Room temperature phosphorescence based on nitrogen-phosphorus co-doped carbonized polymer dots for information encryption

Carbonized polymer dots (CPDs) are proposed as a novel room temperature phosphorescence (RTP) materials that widely used in optoelectronic devices, bioimaging, especially in the field of information encryption and anti-counterfeiting due to their unique optical properties. However, achieving RTP emission under matrix-free con-ditions requires reasonable structural design to prevent the quenching of triplet excitons, which is very chal-lenging. Herein, we proposed a facile, rapid and effective strategy to prepare matrix-free nitrogen and phosphorus co-doped CPDs (named Arg-CPDs) via microwave assisted heating treatment of arginine (Arg) and phosphoric acid.

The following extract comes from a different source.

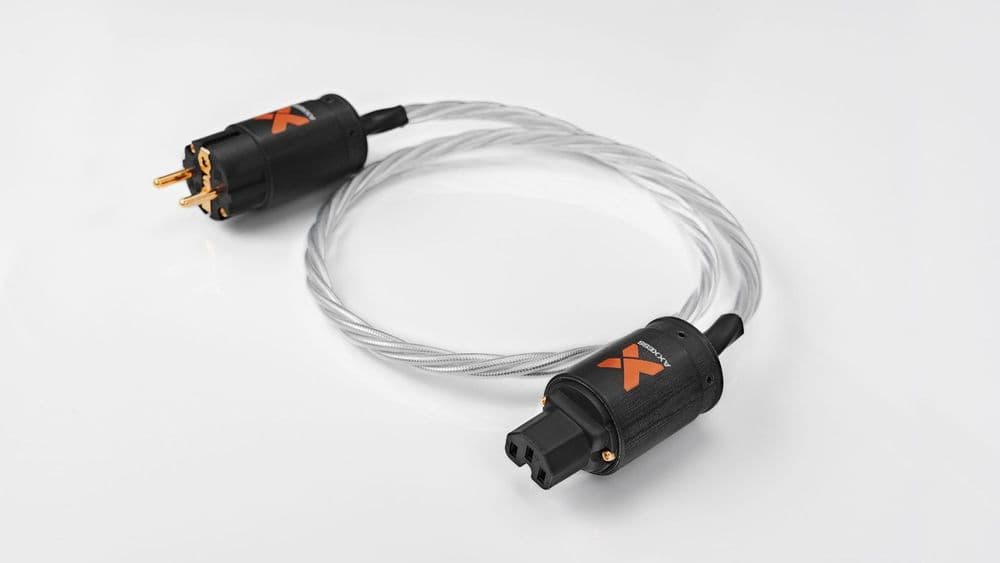 Axxess Power Cable | Audio Emotion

The Arg-CPDs exhibit bright blue fluorescence in aqueous solution and yellow green RTP emission in solid state, and the RTP emission is visible to the naked eye for about 4 s after switching-off the UV lamp. The phosphorescence lifetime of Arg-CPDs was 149 ms and 667 ms in ambient conditions and low tem-perature (77 K), respectively, which shown that the typical phosphorescent properties. Moreover, potential applications of the Arg-CPDs in the fields of information protection and encryption are demonstrated. This study provides a facile strategy for the preparation of matrix-free CPDs-based RTP materials toward the information security and their successful application in information security.

Automated summary

Nitrogen and phosphorus co-doped carbonized polymer dots (Arg-CPDs) have been synthesized by a facile and rapid microwave heating method using arginine and phosphoric acid as precursors. The Arg-CPDs exhibit bright blue fluorescence in aqueous solution and yellow green phosphorescence in solid state, with the phosphorescence visible to the naked eye for about 4 seconds. The phosphorescence lifetime of Arg-CPDs is 149 ms and 667 ms under ambient conditions and low temperature (77 K), respectively, showing typical phosphorescent properties. Potential applications of the Arg-CPDs in information protection and encryption are demonstrated.